= ACTION ITEM =
Pictures do not belong in the copy; retype the records below exactly.

= DATA SUPPLIED =

━━━

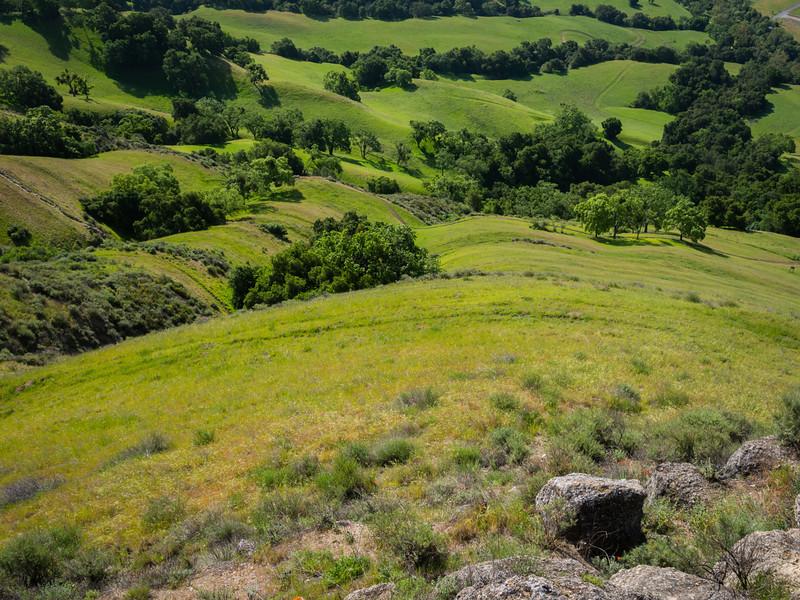 Green fields of California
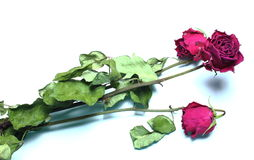 Three Past blossom roses isolated. Three stems of dead red roses on the white background Royalty Free Stock Photo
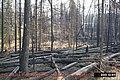 Moose Fire, Glacier National Park, Suppressed Using Minimum Impact Management Tactics in September 2001 (d59c947c-57f9-425d-9650-a34c14d487cb).jpg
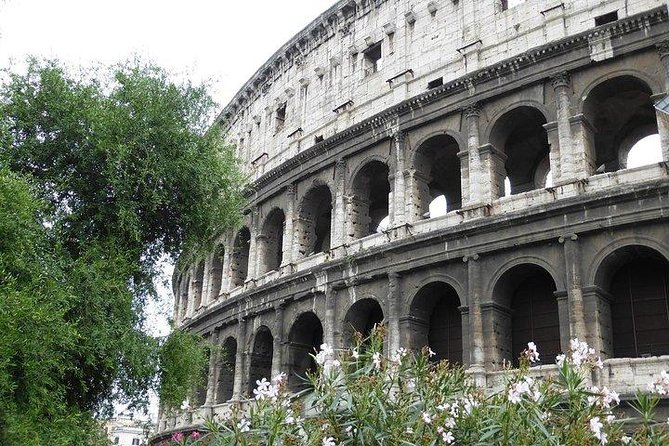 COLOSSEO guided experience completed by Palatine hill & Roman Forum photo 4
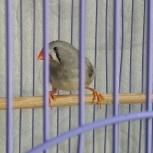 Продам зебрового амадина(самка), Челябинск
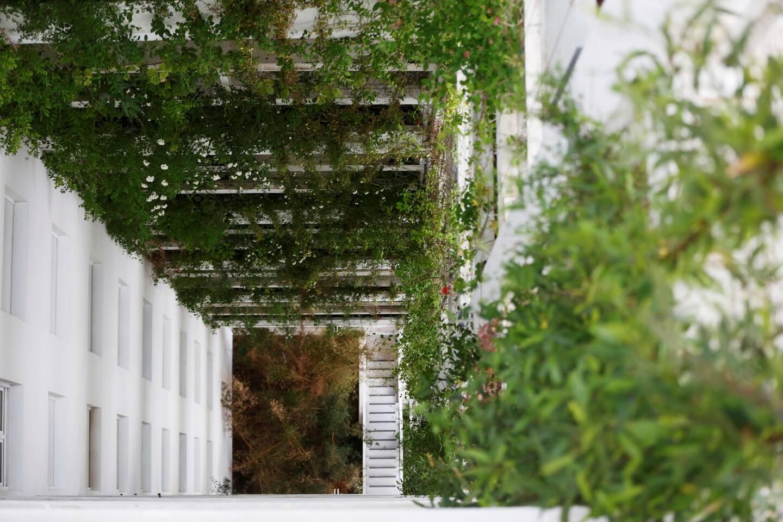 Le bâtiment Jean Nouvel mise sur la végétalisation.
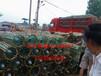 常州市絕緣子串回收絕緣子串回收價格鼎盛電瓷廠
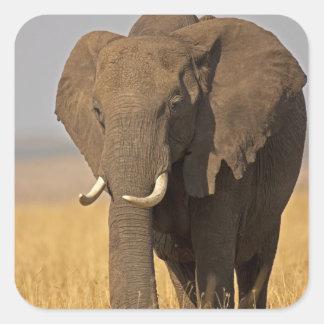 African Bush Elephant Loxodonta africana) on Square Stickers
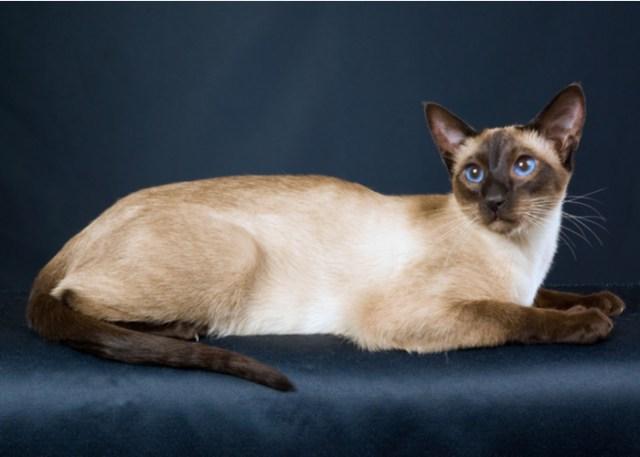 Show Siamese Cat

━━━

= TASK SOLUTION =
 Green fields of California
 Three Past blossom roses isolated. Three stems of dead red roses on the white background Royalty Free Stock Photo
 Moose Fire, Glacier National Park, Suppressed Using Minimum Impact Management Tactics in September 2001 (d59c947c-57f9-425d-9650-a34c14d487cb).jpg
 COLOSSEO guided experience completed by Palatine hill & Roman Forum photo 4
 Продам зебрового амадина(самка), Челябинск
 Le bâtiment Jean Nouvel mise sur la végétalisation.
 常州市絕緣子串回收絕緣子串回收價格鼎盛電瓷廠
 African Bush Elephant Loxodonta africana) on Square Stickers
 Show Siamese Cat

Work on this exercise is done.